Since the election last week, Boehner and Senate Republican Leader Mitch McConnell have suggested a new willingness to bring Republicans behind an increase in government revenue, but not one that is funded by higher tax rates on upper-income Americans.
At issue is an annual US budget deficit that now is routinely above $1 trillion and a national debt that has risen to near $16.5 trillion.
Obama pledged to raise taxes on the rich during his first term but backed off his stance in late 2010 after Republicans seized control of the House of Representatives in the midterm election. During his meeting with labor leaders, Obama said he was not going to bend on letting the tax cuts expire for top wage earners, according to a participant in the meeting who spoke on the condition of anonymity to discuss the private session. The president said the tax issue was clear during the election and said he had extended those enacted during President George W. Bush’s administration once and would not do so again, the participant said.
The CEOs have urged Congress to extend the Bush-era tax cuts until a tax overhaul can be reached and prevent the spending cuts from taking place. The executives say the uncertainty over the fiscal cliff is hurting the nation’s business climate and preventing hiring.
Obama will meet with several CEOs, including the heads of the Aetna insurance company, Honeywell, Wal-Mart, Procter & Gamble and Ford.
The participants include members of the Campaign to Fix the Debt, a group founded by Alan Simpson and Erskine Bowles that has pushed for a long-term plan to fix the nation’s debt and deficits.

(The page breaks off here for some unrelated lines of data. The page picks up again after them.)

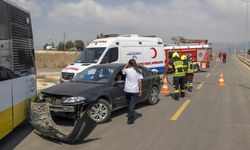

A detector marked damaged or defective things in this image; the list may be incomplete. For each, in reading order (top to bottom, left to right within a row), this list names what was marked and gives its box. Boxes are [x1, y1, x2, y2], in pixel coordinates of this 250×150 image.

damaged front bumper [29, 102, 97, 143]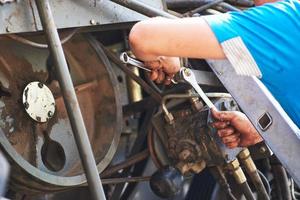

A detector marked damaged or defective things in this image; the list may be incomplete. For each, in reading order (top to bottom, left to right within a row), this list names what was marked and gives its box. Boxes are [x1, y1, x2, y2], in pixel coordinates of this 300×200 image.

rusty metal surface [0, 0, 164, 34]
rusty metal surface [0, 33, 122, 193]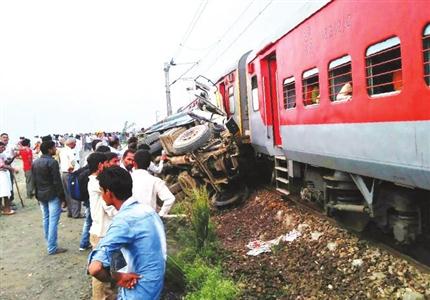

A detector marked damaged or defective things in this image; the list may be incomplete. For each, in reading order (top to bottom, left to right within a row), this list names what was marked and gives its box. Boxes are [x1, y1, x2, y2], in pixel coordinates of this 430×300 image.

wrecked vehicle [144, 77, 249, 206]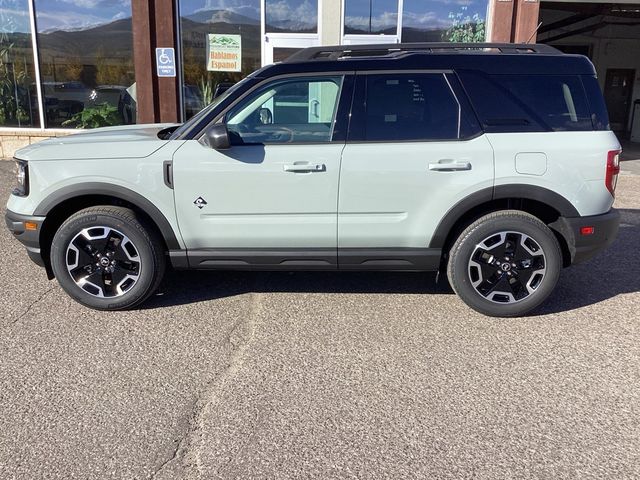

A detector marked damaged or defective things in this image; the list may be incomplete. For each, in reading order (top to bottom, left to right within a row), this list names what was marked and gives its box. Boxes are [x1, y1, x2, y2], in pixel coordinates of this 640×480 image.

crack in pavement [148, 284, 262, 480]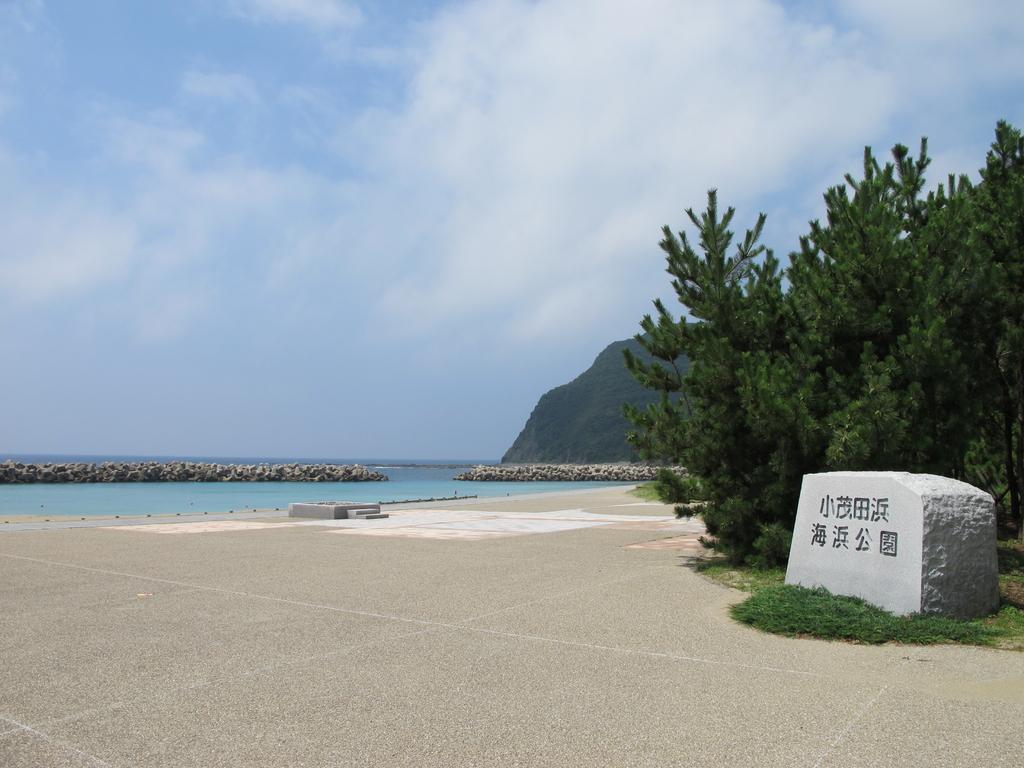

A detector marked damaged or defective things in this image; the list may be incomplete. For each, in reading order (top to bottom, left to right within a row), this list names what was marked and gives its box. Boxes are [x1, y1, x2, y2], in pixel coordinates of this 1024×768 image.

pavement crack line [0, 548, 815, 684]
pavement crack line [0, 716, 116, 768]
pavement crack line [806, 688, 888, 765]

Simpson, a former Wyoming senator, and Bowles, a former White House chief of staff, served as co-chairs of Obama’s bipartisan National Commission on Fiscal Responsibility and Reform, which proposed $3 in spending cuts for every $1 in additional revenues.
Among the CEOs scheduled to attend the meeting are General Electric CEO Jeff Immelt, who chairs Obama’s jobs council, and American Express CEO Kenneth Chenault and Xerox CEO Ursula Burns, who are members of the council.